━━━━━ TRECHO DO DOCUMENTO ━━━━━

|
Texto Anterior | Próximo Texto | Índice
JOSÉ SARNEY
Não chorem por mim
Todo desastre político é sempre uma soma de erros. Os efeitos
da guerra do Iraque continuarão por
um tempo imprevisível mesmo depois de seu término. Eles deixarão lições do que se deve e do que não se deve fazer.
A primeira conclusão a que se chega
é a de que houve um monumental desastre diplomático. O governo dos Estados Unidos falhou em todos os passos porque desejou um apoio diplomático posterior para uma decisão de
força anterior: a guerra. Daí a inutilidade do trabalho de construção da
justificativa de armas de destruição
em massa, de ameaça à paz mundial,
do perigo de armas químicas e tudo o
mais que não convenceu ninguém.
Nem o respeitável Colin Powell escapou, submetido ao papel de mostrar
na ONU documentos adulterados. A
única motivação subsistente foi a existência de um ditador execrável, Saddam Hussein, responsável por um dos
governos mais cruéis da história contemporânea. Mas não foi certamente
por isso que Bush fez a guerra. Ele a fez
como um ajuste de contas inserido
nos episódios de 11 de setembro. Ninguém o condenou pela invasão do
Afeganistão, que foi compreendida e
apoiada, justificada pela brutalidade
dos atentados terroristas, comandados pelo Taleban. Nenhum vínculo de
Saddam com eles foi achado.
O fanático Bin Laden, outra figura
abjeta, patológica e desumana, em
quem as coisas começam, valeu-se da
causa árabe e islâmica para perpetrar
seu crime inqualificável. Sua demência despertou outras, e a soma delas
está no panorama da crise. Conseguiu
detonar duas guerras, obrigou à reformulação de sistemas de segurança e
controle de movimentação de pessoas
no mundo, modificou leis de garantias individuais, fez que bilhões de dólares fossem desviados para armas e
equipamentos, destruiu as Nações
Unidas, afastou a Europa dos Estados
Unidos.
Ali, o primeiro erro foi a eleição de
Bush, minoritário na população americana. Para legitimar-se, buscou a
pior de todas as legitimidades: a imagem de senhor da guerra, mão forte e
vingador.

━━━━━ CONJUNTO DE REGISTROS ━━━━━

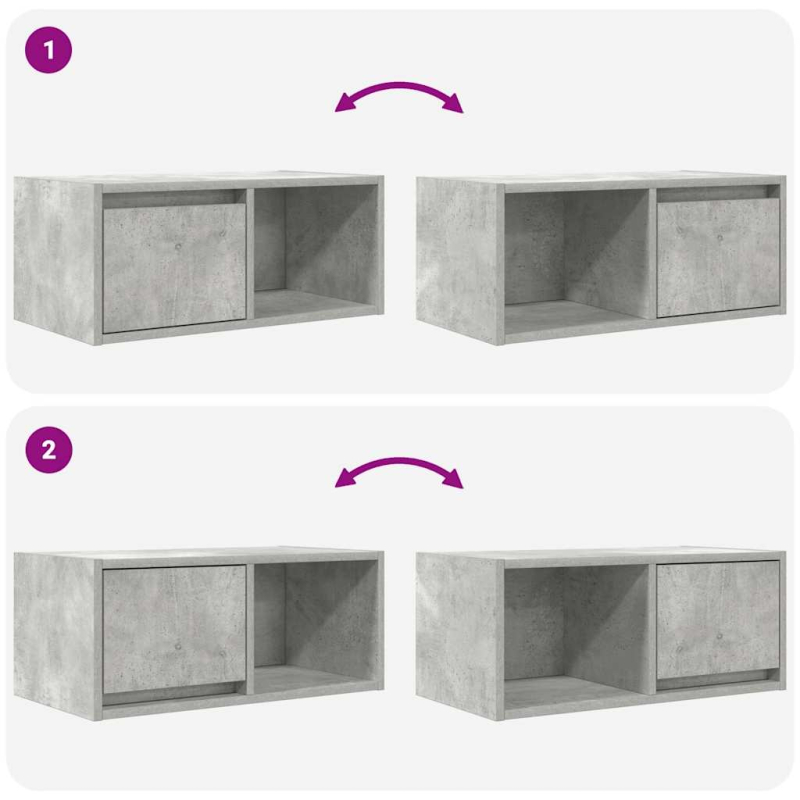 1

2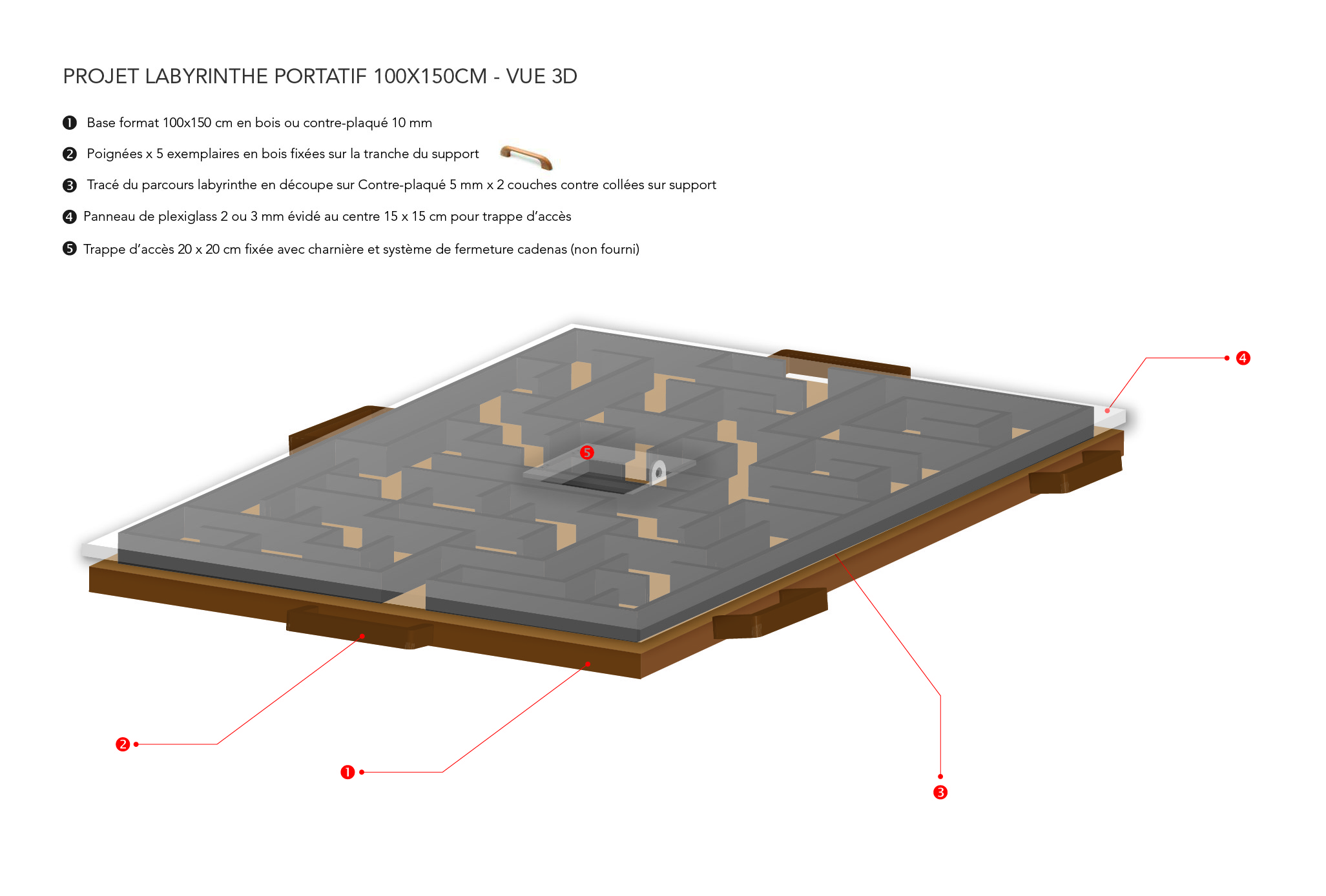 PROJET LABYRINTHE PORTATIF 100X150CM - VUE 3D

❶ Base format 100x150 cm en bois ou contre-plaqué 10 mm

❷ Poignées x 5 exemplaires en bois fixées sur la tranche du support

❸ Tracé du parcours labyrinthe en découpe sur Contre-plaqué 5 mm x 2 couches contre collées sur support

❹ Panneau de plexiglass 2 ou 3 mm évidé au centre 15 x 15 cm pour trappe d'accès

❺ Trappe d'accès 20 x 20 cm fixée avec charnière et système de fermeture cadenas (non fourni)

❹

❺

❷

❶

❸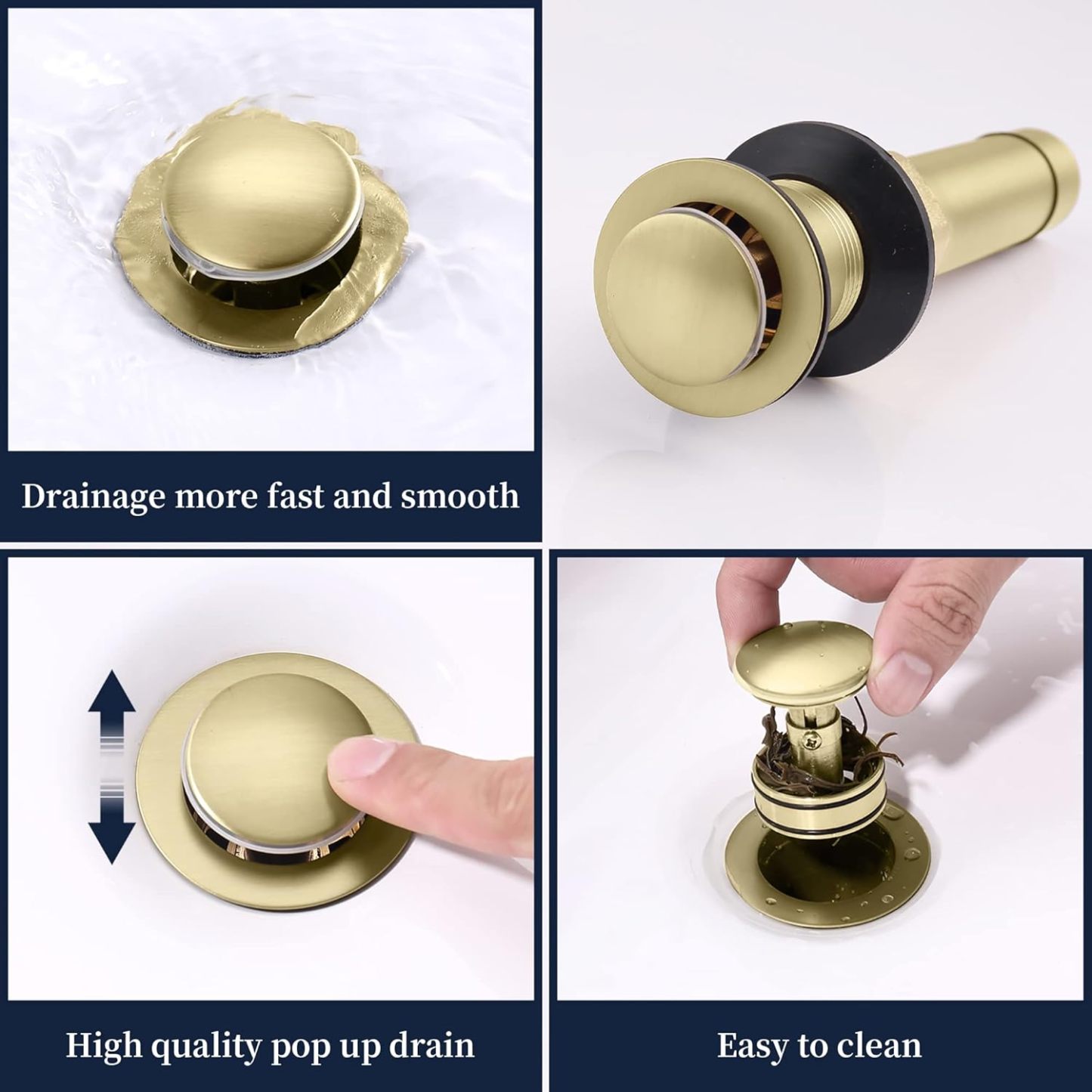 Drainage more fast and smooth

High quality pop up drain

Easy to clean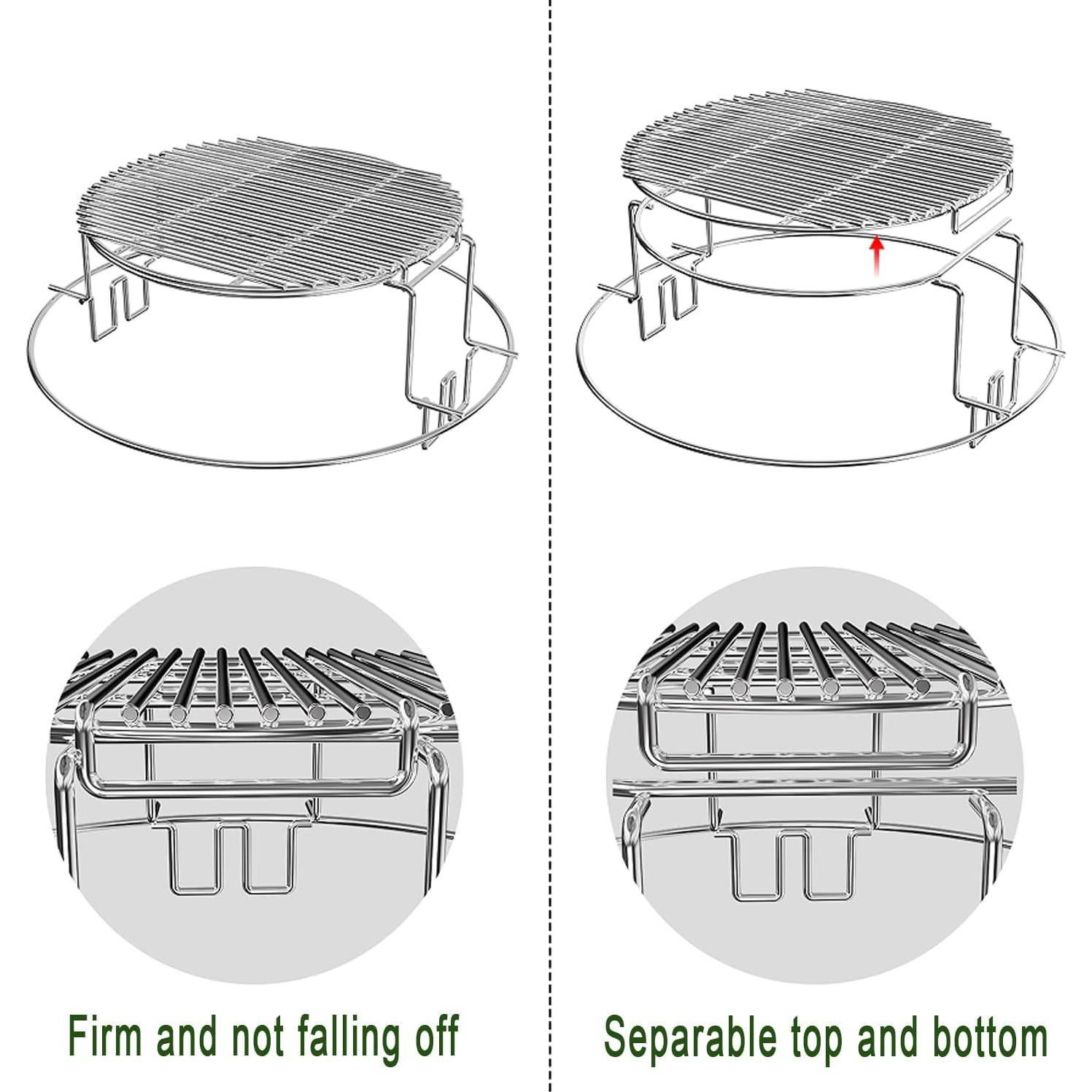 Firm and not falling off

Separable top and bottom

━━━━━

OBJETIVO DO EXERCÍCIO:
Responda sim ou não para cada afirmação abaixo, conforme ela concorde ou não com a coluna sobre a guerra do Iraque, e cite as palavras da coluna que decidem. 1. Não se achou nenhuma ligação entre Saddam e os atentados. 2. Bush foi condenado pela invasão do Afeganistão. 3. Bush tinha o apoio da maioria da população americana. Os registros são um material à parte do texto.

RESPOSTA ABAIXO:
1. Sim: "Nenhum vínculo de Saddam com eles foi achado."
2. Não: "Ninguém o condenou pela invasão do Afeganistão"
3. Não: "Bush, minoritário na população americana"